◆ GIVEN DATA:
================

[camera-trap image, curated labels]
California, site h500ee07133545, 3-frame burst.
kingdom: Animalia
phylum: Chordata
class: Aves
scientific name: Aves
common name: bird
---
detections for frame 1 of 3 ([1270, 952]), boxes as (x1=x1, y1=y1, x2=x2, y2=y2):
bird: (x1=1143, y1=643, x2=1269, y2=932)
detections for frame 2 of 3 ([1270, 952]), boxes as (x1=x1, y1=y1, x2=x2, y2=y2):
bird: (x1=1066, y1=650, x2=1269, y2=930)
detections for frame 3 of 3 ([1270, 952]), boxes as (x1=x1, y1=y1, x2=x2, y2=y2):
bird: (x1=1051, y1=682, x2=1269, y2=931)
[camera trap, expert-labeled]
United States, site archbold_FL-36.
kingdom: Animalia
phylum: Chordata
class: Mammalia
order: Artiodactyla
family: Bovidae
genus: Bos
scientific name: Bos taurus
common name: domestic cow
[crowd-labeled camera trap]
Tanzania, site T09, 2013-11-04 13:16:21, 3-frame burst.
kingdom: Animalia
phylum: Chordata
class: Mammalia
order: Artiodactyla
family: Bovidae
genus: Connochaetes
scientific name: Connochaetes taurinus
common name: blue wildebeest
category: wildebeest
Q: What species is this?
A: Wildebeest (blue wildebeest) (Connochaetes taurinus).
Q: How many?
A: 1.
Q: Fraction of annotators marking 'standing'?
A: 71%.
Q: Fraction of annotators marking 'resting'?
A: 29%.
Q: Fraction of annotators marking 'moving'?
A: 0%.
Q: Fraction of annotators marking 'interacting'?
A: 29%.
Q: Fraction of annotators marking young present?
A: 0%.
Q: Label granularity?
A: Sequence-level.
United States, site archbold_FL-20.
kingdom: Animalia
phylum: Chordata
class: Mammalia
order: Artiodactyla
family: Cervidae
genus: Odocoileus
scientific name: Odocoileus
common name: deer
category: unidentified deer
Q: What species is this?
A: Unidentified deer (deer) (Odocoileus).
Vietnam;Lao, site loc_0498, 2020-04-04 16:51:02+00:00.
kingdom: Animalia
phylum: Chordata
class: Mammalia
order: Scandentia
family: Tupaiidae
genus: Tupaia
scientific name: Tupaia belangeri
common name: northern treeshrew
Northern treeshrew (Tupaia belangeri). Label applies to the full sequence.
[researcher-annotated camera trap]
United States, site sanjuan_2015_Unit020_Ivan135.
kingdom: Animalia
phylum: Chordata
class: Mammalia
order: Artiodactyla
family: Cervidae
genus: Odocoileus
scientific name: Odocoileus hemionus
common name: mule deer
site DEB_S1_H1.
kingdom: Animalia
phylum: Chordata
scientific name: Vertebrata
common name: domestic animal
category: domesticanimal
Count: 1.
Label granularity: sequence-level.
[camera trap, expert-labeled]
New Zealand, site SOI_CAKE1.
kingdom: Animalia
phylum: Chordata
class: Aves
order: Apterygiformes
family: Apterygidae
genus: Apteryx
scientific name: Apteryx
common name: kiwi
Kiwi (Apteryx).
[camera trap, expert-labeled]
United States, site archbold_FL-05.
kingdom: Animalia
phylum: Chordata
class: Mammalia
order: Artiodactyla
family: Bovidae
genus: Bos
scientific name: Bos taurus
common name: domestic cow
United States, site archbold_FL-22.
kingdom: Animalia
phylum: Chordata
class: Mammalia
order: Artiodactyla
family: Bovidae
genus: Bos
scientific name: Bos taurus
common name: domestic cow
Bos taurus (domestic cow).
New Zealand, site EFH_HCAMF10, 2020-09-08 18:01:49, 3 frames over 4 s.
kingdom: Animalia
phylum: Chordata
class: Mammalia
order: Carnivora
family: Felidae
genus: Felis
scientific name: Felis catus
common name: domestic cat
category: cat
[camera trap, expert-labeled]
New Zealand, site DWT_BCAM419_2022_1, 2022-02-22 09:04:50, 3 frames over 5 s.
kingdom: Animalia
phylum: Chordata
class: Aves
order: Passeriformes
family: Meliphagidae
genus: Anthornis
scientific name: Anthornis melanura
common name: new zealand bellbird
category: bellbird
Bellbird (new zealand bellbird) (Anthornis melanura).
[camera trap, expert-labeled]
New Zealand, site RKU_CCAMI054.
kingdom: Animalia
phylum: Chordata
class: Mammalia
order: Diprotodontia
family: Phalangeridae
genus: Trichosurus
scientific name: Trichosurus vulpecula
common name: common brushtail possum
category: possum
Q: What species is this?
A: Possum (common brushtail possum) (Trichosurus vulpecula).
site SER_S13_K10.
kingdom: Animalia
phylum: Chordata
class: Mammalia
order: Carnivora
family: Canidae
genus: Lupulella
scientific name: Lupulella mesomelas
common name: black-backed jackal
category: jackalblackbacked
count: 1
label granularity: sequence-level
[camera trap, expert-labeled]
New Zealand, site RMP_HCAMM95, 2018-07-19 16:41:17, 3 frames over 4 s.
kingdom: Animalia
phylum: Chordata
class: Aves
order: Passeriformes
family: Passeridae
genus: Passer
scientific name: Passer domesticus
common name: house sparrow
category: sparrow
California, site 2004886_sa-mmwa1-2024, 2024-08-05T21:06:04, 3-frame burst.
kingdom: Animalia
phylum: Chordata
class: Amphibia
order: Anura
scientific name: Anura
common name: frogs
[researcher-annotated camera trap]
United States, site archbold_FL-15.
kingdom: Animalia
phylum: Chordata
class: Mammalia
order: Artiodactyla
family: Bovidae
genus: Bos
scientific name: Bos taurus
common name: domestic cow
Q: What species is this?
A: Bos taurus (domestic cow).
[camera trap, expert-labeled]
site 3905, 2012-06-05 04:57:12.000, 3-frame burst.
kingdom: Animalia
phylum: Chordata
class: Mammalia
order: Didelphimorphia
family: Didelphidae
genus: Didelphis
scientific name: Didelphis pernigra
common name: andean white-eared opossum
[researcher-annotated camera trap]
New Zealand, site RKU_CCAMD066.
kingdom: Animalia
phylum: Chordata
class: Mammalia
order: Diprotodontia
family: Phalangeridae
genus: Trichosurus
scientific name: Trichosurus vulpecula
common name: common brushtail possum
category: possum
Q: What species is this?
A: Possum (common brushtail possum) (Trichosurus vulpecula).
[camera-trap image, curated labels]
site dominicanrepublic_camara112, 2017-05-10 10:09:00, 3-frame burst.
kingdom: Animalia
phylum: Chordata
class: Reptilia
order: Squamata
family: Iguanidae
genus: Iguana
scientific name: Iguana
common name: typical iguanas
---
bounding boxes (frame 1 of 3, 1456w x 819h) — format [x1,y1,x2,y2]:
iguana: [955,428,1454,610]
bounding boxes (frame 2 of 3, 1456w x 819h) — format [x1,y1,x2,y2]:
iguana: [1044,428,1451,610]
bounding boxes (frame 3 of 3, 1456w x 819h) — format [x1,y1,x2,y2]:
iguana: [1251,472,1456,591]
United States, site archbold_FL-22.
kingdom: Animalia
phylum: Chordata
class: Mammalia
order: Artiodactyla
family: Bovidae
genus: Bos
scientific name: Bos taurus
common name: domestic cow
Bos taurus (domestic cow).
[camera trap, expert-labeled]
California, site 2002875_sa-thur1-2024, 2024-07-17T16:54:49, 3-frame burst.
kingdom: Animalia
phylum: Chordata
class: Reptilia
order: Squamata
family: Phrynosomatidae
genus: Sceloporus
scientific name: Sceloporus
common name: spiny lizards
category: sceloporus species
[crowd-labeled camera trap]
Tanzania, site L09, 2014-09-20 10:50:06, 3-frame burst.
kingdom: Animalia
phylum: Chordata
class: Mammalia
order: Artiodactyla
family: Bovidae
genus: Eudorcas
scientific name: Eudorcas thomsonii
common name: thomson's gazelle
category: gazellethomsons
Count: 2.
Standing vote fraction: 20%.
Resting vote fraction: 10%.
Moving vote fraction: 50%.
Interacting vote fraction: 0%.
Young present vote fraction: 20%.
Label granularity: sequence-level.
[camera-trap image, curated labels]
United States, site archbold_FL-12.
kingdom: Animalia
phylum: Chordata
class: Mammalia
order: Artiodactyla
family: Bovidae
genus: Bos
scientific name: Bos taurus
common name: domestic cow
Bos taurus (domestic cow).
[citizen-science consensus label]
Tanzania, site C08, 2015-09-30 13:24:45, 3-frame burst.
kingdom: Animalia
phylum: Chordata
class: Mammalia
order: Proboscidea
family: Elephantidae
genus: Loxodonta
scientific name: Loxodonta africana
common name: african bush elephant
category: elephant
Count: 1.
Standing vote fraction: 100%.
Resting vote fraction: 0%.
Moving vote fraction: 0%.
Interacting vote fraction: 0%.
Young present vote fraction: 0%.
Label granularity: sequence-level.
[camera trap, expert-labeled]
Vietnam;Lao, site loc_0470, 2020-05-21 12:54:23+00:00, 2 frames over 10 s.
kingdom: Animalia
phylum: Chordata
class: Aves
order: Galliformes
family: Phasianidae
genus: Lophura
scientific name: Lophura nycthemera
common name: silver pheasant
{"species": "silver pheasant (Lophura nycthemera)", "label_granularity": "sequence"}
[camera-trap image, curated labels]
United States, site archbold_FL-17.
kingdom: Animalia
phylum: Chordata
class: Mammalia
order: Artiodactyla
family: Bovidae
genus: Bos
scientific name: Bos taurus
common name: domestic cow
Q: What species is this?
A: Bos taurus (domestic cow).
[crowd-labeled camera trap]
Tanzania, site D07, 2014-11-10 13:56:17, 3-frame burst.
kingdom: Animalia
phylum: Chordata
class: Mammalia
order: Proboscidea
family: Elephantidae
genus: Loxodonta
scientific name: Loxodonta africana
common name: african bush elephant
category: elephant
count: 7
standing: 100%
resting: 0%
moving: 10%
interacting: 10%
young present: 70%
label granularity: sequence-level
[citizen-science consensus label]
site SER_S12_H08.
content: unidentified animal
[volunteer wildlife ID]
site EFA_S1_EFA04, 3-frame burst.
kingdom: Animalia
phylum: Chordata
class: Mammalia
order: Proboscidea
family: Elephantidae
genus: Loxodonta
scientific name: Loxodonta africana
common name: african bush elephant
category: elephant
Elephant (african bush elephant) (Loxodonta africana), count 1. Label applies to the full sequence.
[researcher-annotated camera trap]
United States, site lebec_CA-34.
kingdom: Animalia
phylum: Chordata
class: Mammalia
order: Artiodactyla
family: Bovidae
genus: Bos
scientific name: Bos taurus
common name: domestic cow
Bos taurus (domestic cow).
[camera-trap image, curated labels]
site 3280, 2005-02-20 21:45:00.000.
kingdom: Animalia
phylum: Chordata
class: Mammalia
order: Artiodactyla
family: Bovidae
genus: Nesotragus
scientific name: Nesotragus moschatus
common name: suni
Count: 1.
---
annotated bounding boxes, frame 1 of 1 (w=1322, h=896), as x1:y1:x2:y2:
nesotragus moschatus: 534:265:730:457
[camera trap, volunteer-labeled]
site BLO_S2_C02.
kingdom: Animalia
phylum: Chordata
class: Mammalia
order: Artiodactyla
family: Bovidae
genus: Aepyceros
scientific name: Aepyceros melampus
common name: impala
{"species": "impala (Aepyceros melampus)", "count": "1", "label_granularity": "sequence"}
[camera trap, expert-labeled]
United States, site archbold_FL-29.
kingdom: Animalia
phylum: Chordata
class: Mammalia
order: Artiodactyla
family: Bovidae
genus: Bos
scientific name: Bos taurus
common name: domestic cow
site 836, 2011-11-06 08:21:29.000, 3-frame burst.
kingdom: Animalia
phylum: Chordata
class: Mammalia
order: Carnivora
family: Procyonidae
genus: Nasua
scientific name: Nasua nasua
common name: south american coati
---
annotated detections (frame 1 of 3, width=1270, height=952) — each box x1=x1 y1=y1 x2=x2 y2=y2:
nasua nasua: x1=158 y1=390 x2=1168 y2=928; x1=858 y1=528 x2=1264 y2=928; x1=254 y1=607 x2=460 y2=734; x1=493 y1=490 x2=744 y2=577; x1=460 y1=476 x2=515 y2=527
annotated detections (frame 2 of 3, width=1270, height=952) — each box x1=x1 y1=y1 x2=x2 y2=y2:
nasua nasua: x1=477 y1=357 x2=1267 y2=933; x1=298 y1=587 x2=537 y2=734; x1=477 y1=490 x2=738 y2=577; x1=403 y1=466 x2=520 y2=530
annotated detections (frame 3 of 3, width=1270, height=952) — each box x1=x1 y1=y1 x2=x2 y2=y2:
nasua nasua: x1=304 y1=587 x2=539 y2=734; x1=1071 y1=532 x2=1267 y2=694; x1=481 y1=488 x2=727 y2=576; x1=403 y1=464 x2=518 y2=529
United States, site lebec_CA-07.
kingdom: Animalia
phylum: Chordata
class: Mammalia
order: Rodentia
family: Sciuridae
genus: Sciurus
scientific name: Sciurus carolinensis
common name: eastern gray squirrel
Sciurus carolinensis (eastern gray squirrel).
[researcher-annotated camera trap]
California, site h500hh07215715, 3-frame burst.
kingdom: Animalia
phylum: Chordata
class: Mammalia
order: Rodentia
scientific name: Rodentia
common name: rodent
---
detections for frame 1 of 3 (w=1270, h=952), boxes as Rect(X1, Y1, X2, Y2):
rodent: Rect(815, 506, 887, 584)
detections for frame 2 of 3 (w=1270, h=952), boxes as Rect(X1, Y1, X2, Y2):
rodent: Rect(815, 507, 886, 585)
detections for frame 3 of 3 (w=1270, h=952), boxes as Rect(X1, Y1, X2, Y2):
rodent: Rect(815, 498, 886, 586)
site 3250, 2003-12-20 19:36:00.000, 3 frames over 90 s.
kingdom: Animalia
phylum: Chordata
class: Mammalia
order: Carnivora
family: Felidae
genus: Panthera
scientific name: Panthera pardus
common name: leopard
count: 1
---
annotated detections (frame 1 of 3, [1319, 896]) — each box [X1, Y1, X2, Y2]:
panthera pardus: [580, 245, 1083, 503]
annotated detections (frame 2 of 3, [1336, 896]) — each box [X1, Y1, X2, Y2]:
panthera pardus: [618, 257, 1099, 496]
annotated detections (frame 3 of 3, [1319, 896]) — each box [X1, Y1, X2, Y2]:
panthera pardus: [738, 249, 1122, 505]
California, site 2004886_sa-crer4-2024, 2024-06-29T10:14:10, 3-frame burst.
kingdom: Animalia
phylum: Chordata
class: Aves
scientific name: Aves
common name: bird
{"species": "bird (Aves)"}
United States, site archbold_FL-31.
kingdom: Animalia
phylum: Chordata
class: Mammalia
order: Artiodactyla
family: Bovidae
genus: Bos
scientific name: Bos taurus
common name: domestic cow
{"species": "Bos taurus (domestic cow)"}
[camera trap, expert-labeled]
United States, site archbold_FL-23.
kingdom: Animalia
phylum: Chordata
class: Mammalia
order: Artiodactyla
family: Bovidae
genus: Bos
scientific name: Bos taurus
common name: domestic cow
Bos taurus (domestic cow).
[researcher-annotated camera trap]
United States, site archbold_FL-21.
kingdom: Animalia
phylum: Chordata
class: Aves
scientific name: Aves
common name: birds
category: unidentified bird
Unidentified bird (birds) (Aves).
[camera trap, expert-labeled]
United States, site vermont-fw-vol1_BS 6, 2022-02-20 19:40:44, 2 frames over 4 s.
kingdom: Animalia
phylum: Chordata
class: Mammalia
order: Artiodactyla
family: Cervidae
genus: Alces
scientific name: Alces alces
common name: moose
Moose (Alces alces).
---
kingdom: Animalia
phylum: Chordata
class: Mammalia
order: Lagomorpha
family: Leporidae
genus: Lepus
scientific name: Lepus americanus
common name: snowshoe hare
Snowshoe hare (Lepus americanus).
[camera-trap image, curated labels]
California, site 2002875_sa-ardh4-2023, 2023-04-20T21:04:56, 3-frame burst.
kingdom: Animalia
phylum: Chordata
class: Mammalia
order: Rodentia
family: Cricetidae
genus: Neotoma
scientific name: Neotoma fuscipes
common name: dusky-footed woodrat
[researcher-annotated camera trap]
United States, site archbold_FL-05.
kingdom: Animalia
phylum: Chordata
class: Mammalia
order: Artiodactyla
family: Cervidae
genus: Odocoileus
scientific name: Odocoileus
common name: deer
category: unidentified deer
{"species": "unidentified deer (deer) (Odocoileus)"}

================

◆ INSTRUCTIONS TO FOLLOW:
Each line from the beginning of the entries to the line with "Tanzania, site T09, 2013-11-04" must be repeated exactly, with both end lines kept and no other lines given.

◆ REPLY TO THE TASK:
[camera-trap image, curated labels]
California, site h500ee07133545, 3-frame burst.
kingdom: Animalia
phylum: Chordata
class: Aves
scientific name: Aves
common name: bird
---
detections for frame 1 of 3 ([1270, 952]), boxes as (x1=x1, y1=y1, x2=x2, y2=y2):
bird: (x1=1143, y1=643, x2=1269, y2=932)
detections for frame 2 of 3 ([1270, 952]), boxes as (x1=x1, y1=y1, x2=x2, y2=y2):
bird: (x1=1066, y1=650, x2=1269, y2=930)
detections for frame 3 of 3 ([1270, 952]), boxes as (x1=x1, y1=y1, x2=x2, y2=y2):
bird: (x1=1051, y1=682, x2=1269, y2=931)
[camera trap, expert-labeled]
United States, site archbold_FL-36.
kingdom: Animalia
phylum: Chordata
class: Mammalia
order: Artiodactyla
family: Bovidae
genus: Bos
scientific name: Bos taurus
common name: domestic cow
[crowd-labeled camera trap]
Tanzania, site T09, 2013-11-04 13:16:21, 3-frame burst.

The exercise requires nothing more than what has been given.